What you should do: Reproduce the listing below, swapping every occurrence of "fence post" for "gate post" and changing nothing else.

(Excerpts of spatial question data)
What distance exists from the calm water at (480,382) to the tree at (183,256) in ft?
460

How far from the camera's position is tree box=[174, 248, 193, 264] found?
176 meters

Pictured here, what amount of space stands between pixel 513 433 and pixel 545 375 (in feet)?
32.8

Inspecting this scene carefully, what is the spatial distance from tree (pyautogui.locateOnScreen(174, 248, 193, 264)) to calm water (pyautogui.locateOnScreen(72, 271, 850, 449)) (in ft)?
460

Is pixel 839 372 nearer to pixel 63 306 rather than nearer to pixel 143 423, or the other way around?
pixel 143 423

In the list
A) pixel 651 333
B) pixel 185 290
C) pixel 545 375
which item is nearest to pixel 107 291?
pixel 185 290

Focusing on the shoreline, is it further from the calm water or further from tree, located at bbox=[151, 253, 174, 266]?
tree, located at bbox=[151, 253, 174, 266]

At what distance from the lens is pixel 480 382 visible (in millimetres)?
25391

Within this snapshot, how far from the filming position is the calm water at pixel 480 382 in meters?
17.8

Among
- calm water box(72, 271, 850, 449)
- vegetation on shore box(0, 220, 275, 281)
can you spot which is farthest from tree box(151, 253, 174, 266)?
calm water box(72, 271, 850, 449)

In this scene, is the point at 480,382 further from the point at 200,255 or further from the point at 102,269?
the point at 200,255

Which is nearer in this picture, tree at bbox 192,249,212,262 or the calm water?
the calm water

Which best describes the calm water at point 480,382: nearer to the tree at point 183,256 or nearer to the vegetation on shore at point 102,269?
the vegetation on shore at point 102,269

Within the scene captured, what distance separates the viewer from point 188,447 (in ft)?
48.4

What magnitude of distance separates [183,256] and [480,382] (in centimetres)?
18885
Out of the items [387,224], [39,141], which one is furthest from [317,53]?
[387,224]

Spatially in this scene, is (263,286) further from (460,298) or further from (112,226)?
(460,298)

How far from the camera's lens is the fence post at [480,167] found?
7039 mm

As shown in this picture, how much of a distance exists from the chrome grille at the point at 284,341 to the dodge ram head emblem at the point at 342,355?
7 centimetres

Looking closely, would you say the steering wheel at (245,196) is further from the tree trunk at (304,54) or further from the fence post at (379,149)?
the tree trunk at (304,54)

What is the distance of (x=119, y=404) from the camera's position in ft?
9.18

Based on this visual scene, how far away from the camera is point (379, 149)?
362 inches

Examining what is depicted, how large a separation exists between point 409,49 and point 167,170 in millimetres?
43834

Written response:
What distance exists from the calm water at (480,382) to the tree at (183,256) in ft?
460

How far from the camera's position is tree box=[174, 248, 193, 264] found?
176 meters

Pictured here, what amount of space stands between pixel 513 433 and pixel 545 375 (in feet)?
32.8

Inspecting this scene carefully, what is the spatial distance from tree (pyautogui.locateOnScreen(174, 248, 193, 264)) to calm water (pyautogui.locateOnScreen(72, 271, 850, 449)) (in ft)?
460

Is pixel 839 372 nearer to pixel 63 306 rather than nearer to pixel 143 423, or the other way around?
pixel 143 423

In the list
A) pixel 651 333
B) pixel 185 290
C) pixel 545 375
which item is nearest to pixel 107 291?
pixel 185 290

Focusing on the shoreline, is it further from the calm water or further from tree, located at bbox=[151, 253, 174, 266]?
tree, located at bbox=[151, 253, 174, 266]

At what distance from the lens is pixel 480 382 visible (in millimetres)?
25391

Within this snapshot, how far from the filming position is the calm water at pixel 480 382 in meters?
17.8

Among
- calm water box(72, 271, 850, 449)
- vegetation on shore box(0, 220, 275, 281)
can you spot which is farthest from tree box(151, 253, 174, 266)?
calm water box(72, 271, 850, 449)

In this scene, is the point at 480,382 further from the point at 200,255 or further from the point at 102,269?
the point at 200,255

Which is nearer in this picture, tree at bbox 192,249,212,262 or the calm water?
the calm water

Which best describes the calm water at point 480,382: nearer to the tree at point 183,256 or nearer to the vegetation on shore at point 102,269?
the vegetation on shore at point 102,269

Within the scene captured, what distance separates the viewer from point 188,447 (in ft)?
48.4

What magnitude of distance separates [183,256] and [480,382] (in centimetres)?
18885
Out of the items [387,224], [39,141], which one is furthest from [317,53]?
[387,224]

Spatially in this scene, is (263,286) further from (460,298) or further from (112,226)?
(460,298)

How far from the camera's lens is the gate post at [480,167] found?
7039 mm

As shown in this picture, how much of a distance exists from the chrome grille at the point at 284,341 to the dodge ram head emblem at the point at 342,355?
7 centimetres

Looking closely, would you say the steering wheel at (245,196) is further from the tree trunk at (304,54) or further from the gate post at (379,149)?
the tree trunk at (304,54)

What is the distance of (x=119, y=404) from the camera's position in ft?
9.18

Based on this visual scene, how far away from the camera is point (379, 149)?
362 inches

Examining what is depicted, how large a separation exists between point 409,49 and point 167,170 in millimetres?
43834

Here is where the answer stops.